- [The request]:
Return each line of the entries below that contains the string "dirt", treating uppercase and lowercase as different.

- [Given data]:

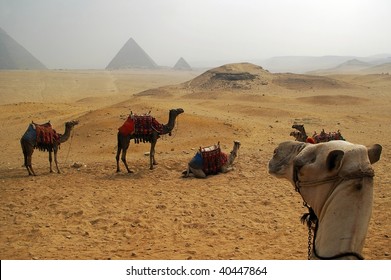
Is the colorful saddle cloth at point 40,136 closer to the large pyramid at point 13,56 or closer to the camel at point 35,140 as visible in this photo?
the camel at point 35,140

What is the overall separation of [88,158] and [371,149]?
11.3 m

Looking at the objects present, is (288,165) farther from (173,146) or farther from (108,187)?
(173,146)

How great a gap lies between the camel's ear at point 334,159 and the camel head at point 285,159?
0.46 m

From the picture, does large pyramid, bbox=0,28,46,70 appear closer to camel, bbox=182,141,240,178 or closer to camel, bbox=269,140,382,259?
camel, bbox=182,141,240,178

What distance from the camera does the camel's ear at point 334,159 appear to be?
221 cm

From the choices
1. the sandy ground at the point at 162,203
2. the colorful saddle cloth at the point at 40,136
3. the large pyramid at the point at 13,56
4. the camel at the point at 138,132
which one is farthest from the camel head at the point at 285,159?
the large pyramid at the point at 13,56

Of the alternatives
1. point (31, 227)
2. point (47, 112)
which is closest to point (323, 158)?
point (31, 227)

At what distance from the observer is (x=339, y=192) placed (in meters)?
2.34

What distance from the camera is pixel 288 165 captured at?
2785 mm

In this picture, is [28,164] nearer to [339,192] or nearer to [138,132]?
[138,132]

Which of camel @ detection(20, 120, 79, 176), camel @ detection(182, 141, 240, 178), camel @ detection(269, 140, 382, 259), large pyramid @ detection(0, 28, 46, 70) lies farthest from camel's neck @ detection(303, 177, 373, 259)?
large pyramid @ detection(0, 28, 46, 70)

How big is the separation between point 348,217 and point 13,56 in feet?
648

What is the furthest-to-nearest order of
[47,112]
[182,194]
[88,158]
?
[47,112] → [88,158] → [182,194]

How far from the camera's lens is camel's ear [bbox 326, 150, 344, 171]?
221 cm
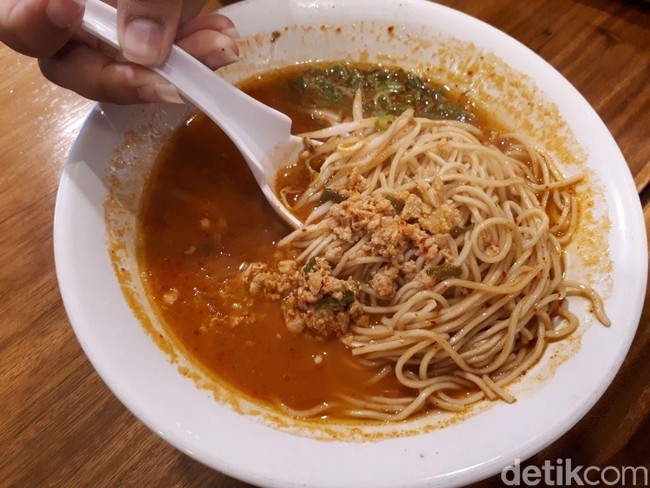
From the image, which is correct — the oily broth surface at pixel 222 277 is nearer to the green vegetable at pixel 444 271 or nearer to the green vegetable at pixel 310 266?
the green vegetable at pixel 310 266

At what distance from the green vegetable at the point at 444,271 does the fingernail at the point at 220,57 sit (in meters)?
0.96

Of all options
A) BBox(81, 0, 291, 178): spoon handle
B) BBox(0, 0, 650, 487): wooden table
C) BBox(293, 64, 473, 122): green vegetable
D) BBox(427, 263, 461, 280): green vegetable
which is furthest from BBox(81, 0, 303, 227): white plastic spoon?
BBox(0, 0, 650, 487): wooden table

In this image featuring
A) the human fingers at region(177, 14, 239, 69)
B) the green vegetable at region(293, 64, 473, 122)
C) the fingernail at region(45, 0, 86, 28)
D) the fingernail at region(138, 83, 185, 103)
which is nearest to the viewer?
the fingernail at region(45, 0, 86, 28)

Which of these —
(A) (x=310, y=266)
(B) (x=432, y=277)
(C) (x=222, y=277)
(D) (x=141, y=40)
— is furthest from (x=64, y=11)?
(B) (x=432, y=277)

--

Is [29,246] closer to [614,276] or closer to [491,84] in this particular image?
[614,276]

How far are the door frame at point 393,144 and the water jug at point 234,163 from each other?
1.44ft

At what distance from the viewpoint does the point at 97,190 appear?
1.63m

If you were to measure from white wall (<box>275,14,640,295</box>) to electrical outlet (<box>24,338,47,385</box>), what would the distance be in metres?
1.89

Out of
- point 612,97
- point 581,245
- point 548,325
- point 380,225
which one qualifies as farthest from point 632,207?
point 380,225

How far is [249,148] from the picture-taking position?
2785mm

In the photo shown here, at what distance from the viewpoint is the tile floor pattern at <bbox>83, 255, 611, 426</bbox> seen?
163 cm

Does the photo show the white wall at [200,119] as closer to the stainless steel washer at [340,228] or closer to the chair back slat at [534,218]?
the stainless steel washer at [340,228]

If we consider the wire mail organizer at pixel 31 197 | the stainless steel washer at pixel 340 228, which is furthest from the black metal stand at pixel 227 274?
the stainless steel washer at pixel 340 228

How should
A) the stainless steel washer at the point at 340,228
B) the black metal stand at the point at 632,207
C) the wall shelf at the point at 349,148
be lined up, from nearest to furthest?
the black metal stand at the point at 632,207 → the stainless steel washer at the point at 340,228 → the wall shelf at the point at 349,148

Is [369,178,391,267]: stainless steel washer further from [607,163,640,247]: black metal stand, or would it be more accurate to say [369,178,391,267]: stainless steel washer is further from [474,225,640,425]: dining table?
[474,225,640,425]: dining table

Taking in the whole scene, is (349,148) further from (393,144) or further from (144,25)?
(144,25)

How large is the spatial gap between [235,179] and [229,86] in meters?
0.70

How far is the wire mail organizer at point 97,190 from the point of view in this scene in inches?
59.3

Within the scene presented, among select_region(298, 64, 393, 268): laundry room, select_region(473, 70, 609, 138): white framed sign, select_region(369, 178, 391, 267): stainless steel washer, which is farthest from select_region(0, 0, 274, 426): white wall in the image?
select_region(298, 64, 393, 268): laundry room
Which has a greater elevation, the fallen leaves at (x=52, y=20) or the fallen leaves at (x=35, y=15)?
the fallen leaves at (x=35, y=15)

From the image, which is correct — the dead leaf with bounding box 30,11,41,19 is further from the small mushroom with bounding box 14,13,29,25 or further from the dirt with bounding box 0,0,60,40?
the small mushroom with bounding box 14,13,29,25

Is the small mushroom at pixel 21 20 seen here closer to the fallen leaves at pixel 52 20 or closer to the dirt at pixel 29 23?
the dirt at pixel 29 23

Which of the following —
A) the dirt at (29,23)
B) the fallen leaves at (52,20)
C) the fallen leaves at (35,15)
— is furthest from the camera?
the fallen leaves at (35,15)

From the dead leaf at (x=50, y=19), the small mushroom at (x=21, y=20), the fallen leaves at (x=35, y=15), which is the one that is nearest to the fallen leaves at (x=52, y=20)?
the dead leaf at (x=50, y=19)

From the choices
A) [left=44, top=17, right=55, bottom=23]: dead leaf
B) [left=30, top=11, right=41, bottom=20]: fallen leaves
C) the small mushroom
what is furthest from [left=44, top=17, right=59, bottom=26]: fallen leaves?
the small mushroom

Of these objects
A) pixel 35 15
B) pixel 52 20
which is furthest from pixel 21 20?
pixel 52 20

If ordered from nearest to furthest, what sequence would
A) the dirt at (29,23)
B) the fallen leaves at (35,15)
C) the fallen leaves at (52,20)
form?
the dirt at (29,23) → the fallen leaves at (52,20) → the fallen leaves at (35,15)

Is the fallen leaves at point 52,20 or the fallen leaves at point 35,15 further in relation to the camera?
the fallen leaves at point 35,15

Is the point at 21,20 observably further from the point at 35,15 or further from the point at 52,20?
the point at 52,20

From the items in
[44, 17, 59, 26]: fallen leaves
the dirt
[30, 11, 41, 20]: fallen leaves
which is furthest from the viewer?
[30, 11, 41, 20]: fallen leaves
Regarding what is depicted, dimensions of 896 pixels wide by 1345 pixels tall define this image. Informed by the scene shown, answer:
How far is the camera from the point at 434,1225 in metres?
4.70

--

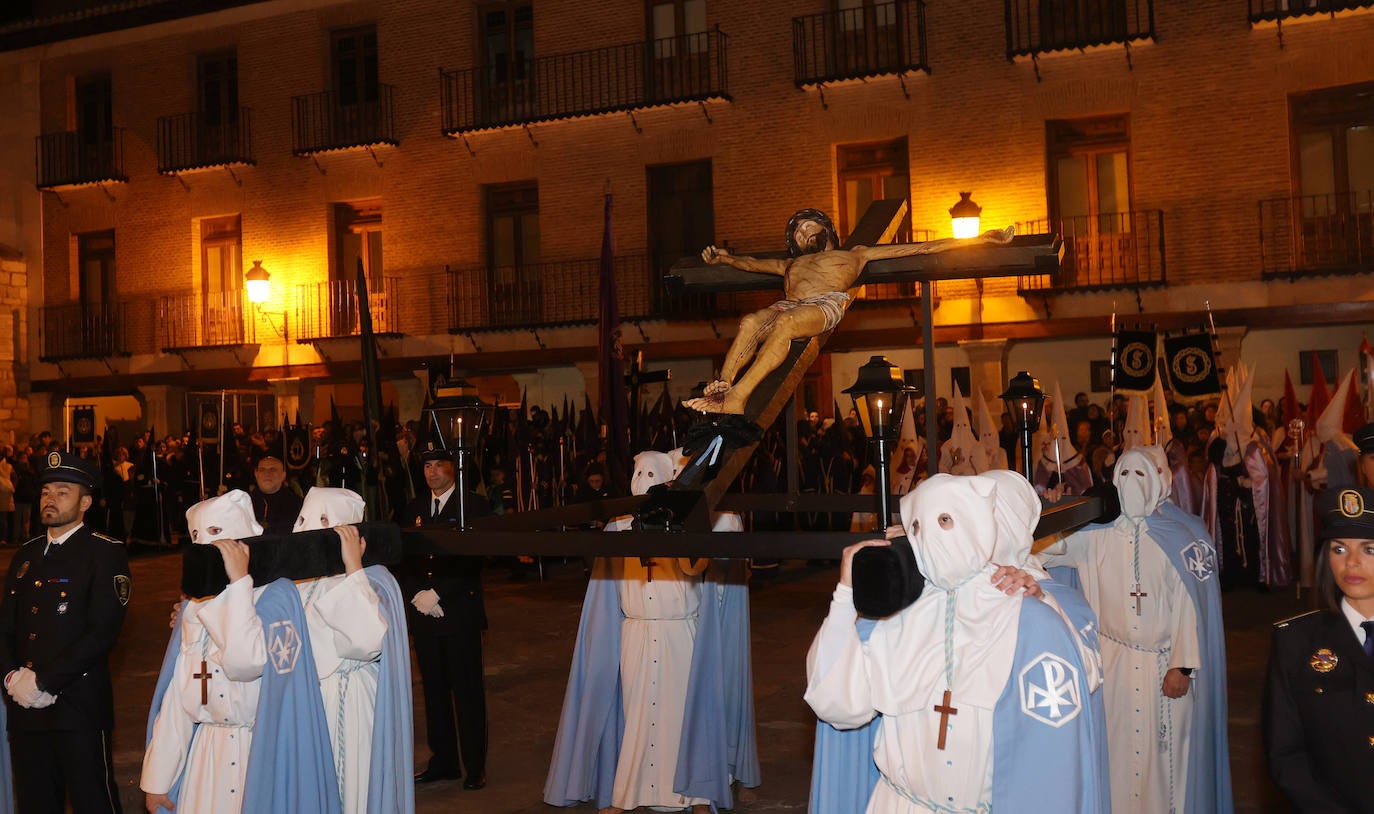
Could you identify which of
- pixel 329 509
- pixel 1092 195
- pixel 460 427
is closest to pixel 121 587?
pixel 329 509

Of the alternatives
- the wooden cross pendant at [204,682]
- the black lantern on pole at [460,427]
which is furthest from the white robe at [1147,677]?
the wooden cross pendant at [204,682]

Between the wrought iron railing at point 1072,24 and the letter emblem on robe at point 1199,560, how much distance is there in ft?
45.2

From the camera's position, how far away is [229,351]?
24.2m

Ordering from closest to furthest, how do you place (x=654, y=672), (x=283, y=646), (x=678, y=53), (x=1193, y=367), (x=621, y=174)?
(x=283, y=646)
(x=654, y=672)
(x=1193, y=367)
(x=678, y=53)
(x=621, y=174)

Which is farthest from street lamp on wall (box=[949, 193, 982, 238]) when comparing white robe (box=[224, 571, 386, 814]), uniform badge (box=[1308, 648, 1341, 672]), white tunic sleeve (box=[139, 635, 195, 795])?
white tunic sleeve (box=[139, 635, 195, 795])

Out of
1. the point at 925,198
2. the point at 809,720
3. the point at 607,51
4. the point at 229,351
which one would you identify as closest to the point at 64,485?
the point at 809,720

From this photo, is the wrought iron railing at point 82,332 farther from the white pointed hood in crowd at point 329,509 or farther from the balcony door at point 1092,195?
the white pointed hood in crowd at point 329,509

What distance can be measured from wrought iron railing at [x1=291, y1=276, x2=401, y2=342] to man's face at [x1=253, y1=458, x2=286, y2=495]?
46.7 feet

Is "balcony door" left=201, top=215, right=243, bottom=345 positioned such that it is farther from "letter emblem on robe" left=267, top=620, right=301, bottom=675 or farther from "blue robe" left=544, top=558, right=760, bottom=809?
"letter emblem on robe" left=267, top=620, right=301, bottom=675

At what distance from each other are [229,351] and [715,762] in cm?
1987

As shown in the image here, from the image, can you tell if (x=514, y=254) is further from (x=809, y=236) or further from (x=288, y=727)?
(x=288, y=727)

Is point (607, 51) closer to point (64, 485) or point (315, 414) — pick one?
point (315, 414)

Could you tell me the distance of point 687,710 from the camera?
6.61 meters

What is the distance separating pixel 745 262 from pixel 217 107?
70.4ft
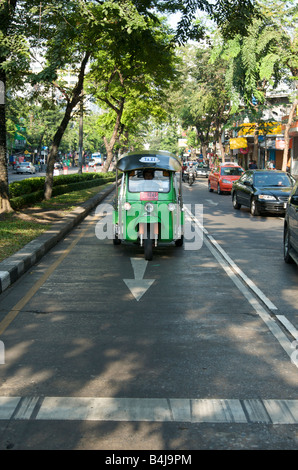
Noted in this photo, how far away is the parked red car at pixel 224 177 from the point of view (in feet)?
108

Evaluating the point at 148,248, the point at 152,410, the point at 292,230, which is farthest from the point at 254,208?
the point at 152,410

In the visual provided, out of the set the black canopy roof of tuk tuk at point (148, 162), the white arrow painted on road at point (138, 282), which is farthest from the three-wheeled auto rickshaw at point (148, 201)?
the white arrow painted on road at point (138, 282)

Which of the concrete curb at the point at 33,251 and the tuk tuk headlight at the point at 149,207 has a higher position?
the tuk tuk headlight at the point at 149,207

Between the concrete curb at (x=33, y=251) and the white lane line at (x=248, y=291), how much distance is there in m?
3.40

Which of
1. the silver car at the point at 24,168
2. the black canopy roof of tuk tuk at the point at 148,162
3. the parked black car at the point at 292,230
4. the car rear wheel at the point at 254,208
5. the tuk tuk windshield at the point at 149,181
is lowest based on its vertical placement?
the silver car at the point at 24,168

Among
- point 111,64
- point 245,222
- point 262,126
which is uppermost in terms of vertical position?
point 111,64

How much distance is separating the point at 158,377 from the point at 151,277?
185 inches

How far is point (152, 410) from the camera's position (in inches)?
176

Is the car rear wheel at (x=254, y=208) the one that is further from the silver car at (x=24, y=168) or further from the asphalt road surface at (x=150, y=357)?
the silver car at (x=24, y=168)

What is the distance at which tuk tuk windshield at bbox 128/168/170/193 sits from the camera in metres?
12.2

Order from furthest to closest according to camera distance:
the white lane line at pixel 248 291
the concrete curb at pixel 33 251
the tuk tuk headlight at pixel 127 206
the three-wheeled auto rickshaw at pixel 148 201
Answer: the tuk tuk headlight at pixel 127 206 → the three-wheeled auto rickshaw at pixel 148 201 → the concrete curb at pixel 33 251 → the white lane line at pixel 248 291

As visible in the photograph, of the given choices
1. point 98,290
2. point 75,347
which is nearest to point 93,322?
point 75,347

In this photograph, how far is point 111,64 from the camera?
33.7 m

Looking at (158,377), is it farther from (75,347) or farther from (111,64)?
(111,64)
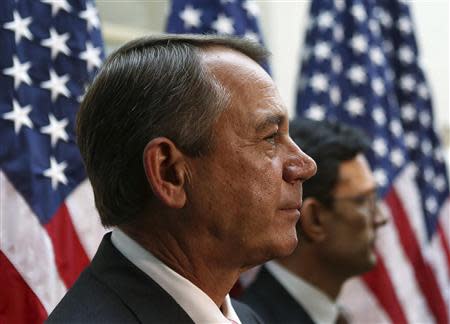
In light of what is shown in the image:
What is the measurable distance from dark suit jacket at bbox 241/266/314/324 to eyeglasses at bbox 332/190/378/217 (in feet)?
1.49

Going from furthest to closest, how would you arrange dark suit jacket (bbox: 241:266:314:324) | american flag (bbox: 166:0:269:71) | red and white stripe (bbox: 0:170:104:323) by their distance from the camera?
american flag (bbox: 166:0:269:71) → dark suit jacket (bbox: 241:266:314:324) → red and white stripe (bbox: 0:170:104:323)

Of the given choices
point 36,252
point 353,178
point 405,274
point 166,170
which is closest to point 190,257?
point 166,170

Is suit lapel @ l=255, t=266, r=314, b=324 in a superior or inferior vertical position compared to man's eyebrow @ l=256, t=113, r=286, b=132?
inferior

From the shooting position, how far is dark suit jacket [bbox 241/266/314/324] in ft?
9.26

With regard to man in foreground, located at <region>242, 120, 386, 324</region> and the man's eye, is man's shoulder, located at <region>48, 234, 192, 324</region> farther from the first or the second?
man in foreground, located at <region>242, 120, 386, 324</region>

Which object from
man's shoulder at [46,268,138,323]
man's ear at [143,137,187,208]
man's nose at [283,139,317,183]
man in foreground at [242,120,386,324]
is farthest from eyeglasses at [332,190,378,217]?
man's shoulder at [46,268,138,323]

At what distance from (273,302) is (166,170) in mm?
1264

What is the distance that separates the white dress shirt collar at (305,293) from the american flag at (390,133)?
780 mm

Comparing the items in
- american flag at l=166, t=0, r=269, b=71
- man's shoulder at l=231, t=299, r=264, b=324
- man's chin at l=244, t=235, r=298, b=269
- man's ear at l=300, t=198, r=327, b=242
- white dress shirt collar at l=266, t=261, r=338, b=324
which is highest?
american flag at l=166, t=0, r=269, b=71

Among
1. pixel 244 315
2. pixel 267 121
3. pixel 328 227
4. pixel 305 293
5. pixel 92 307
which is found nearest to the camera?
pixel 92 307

- [Task answer]:
From the image, which is correct — the dead leaf with bounding box 30,11,41,19 is further from the small mushroom with bounding box 14,13,29,25 or further from the dirt with bounding box 0,0,60,40?
Is the small mushroom at pixel 21 20 seen here closer to the fallen leaves at pixel 52 20 or closer to the dirt at pixel 29 23?
the dirt at pixel 29 23
A) the dirt at (29,23)
A) the dirt at (29,23)
the dirt at (29,23) → the fallen leaves at (52,20) → the fallen leaves at (35,15)
the dirt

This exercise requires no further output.